(SELECTED EXTRACT Opens)

Essay 53: The Little Green Cat is a Bug in the Grass
I am fortunate, I think, in that I have no idea how I come across. Just none at all. I am scared to ask, too, because the only people who’d give it to me straight would be people who are not too keen on me. They would be unsparing in their description of what it is about me that sucks, and then I would be too self-conscious to ever move or speak again. My way is better. I continue to operate in willfully ignorant bliss, for the most part. I do think about it a lot, though.
I try hard to to be good, and I think about how my behaviour might affect other people, but that isn’t really what I am talking about, here. There is that bit in Good Old Neon where the narrator makes a distinction between acting good and being good, and says that they are two entirely separate things, and I think about that a lot too, but that’s not really what I am talking about, either. I just mean that I have no idea how I seem. Does anyone? Is it good to have a firm sense of how one comes across, or is this trundling into sociopath territory? What does one do with that power?
As usual, the true kings are the ones who never think about it at all. They do not care. Introspection is for the weak. This is why they are out doing corporate takeovers and being in the Olympics. They have taken all that useless inner monologue and transformed it into raw power. They are trotting down the middle of a busy street right now, their medals fanned across their chest. Little kids are waving flags. A dog strains on the edge of its leash, just trying to get closer. A band starts up. My brother calls such people ultra-humans. At first it doesn’t seem like a good name, but just let it sit with you for a while, there.
“Ultra-humans” does not necessarily or immediately imply that they are better humans (although of course they are, let us not kid ourselves more than we have to), it just means that they are more. They have put self-reflection in the bin, where it belongs, and their just pure humanness has expanded to take its place. This is science.
There is a Wallace Stevens poem that I love very much, called “A Rabbit as King of the Ghosts”. It has been interpreted as a meditation on death, or on the flimsy barriers that separate our own individual consciousness with that of the people around us. You get the picture. I like to think of it, though, as a hymn to ultra-humans. The poem starts with the speaker addressing a “you”, a little rabbit sitting in the grass. The rabbit is keeping its eye on this cat close by:
"There was the cat slopping its milk all day, Fat cat, red tongue, green mind, white milk "
What happens very quickly though is that the rabbit is so busy with being a rabbit that his bunny selfhood pushes out everything else:
"And to feel that the light is a rabbit-light, In which everything is meant for you And nothing need be explained;"
The rabbit gets bigger and bigger, until its edges expand to fill everything, the poem, the evening, the world. Everything that happens exists either in relation to the rabbit, or is part of the rabbit. The rabbit’s idea of how it is to be a rabbit is the only game in town, and the last line of the poem is “And the little green cat is a bug in the grass.”
It is the best explanation of ultra-humanity I have ever seen. Imagine! Imagine how much you would get done, how soundly you would sleep. Imagine you were able to counter the question “Do you ever think about how you come across?” with “When did you last win the Olympics?” You would be so rich, and you would never worry about the implications of that either. You would just saunter into a room and charge on up to people. Leave it to them to manage the conversation and chivvy things along. You are just here to be you.
I know people like this. All animals are like this, obviously, including all rabbits. Most small children are ultra-human, to some degree. It’s why Philip Larkin hated them, he said: their single-minded focus on being themselves. I would strongly argue that this is in fact the best and most hilarious thing about little kids, but never mind. They mostly grow out of it, and pretty early on as well. It’s the adults that really knock you out. They are infuriating, and please, please can I never be stuck in a lift with them, but they are also charming as anything. Their sense of self is so potent it’s as if they have ascended to a higher plane of being. There is nothing you can do to become an ultra-human. You just are one. If you are wondering whether you, yourself, are an ultra-human, the answer is no. An ultra-human would never have read this far.

(SELECTED EXTRACT Closes)
(RECORD SET Opens)

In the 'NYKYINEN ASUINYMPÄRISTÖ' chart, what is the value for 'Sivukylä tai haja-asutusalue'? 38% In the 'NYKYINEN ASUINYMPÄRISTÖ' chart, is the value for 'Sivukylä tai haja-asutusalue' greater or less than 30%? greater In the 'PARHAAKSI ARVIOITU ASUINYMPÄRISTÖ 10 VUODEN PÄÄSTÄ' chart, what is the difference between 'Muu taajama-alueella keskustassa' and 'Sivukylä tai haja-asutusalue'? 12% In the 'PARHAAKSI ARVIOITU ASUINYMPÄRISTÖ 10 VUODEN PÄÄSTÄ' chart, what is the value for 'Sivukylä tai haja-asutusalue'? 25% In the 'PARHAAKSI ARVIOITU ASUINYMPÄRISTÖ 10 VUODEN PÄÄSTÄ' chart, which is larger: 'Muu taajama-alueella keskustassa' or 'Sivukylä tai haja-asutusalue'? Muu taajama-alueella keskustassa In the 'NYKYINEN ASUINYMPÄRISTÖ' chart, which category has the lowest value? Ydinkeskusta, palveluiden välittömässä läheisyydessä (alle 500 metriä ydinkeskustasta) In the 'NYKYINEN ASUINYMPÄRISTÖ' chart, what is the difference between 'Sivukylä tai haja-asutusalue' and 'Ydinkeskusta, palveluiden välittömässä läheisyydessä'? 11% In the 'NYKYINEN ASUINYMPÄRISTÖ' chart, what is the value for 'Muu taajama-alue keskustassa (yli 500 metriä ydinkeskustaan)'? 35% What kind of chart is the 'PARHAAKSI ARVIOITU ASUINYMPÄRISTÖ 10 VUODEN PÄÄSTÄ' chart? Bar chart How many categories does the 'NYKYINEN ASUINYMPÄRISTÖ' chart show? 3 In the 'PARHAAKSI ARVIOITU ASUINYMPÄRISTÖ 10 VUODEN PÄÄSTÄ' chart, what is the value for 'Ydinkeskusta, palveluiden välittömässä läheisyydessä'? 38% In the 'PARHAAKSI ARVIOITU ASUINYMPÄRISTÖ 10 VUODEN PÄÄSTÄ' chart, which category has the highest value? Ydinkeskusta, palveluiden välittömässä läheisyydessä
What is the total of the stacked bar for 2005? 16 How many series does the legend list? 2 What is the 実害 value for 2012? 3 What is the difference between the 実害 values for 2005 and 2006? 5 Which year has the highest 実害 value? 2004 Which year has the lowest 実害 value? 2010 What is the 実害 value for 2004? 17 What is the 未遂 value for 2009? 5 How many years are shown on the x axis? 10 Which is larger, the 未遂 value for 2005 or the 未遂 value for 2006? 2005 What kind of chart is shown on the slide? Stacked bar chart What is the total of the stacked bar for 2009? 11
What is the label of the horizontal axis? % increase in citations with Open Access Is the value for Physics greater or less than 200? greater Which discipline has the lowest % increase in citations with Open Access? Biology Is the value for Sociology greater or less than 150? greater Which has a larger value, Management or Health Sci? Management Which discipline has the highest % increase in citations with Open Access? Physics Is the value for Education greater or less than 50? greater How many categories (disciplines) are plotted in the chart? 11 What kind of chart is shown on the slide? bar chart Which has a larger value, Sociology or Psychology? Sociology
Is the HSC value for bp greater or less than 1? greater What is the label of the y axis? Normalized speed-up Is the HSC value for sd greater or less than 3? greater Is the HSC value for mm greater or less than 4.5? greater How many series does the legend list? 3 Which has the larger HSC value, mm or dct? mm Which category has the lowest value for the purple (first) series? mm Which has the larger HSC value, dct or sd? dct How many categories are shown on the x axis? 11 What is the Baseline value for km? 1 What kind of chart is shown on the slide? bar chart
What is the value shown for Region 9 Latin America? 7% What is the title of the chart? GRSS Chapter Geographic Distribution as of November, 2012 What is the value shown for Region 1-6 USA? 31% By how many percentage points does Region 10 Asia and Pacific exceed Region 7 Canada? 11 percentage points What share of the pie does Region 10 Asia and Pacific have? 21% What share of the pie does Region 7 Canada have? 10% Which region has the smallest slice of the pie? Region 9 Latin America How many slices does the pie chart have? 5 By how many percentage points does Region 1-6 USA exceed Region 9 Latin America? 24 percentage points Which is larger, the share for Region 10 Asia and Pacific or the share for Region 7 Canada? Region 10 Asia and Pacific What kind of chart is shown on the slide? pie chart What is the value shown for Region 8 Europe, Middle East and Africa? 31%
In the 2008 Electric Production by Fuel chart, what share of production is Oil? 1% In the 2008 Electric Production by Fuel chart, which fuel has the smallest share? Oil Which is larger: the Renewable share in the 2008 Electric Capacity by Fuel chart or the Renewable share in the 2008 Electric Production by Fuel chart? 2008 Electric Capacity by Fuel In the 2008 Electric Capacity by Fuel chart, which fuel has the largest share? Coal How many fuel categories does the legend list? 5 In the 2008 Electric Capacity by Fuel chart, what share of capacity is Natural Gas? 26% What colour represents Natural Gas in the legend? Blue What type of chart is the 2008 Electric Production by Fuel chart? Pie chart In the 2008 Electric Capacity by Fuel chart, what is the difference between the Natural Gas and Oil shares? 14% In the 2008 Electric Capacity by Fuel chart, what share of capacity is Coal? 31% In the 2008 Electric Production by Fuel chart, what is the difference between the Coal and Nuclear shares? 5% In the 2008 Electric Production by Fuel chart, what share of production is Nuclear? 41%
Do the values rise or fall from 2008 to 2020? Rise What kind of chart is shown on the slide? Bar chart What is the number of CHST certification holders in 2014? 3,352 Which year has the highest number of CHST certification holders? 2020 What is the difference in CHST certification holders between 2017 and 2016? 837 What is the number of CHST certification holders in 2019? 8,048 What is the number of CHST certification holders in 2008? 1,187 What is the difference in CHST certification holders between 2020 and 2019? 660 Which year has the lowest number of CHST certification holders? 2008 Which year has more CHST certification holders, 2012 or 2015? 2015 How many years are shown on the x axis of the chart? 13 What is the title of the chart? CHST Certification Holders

(RECORD SET Closes)

* _TO DO_
1. Reproduce the part of the essay on ultra-humans starting with "Essay 53: The" and going on through "a lot, though.".
2. Sum up the essay on ultra-humans in two sentences.
The lines have nothing to do with this work.

* _SOLUTIONS TO THE EXERCISE_
1.
Essay 53: The Little Green Cat is a Bug in the Grass
I am fortunate, I think, in that I have no idea how I come across. Just none at all. I am scared to ask, too, because the only people who’d give it to me straight would be people who are not too keen on me. They would be unsparing in their description of what it is about me that sucks, and then I would be too self-conscious to ever move or speak again. My way is better. I continue to operate in willfully ignorant bliss, for the most part. I do think about it a lot, though.

2. The writer has no idea how they come across and thinks about people the writer's brother calls "ultra-humans," who never think about it and whose pure humanness grows to take the place of self-reflection. The writer reads Wallace Stevens's "A Rabbit as King of the Ghosts" as a hymn to such people, since its rabbit grows until it fills everything, and says there is nothing you can do to become one.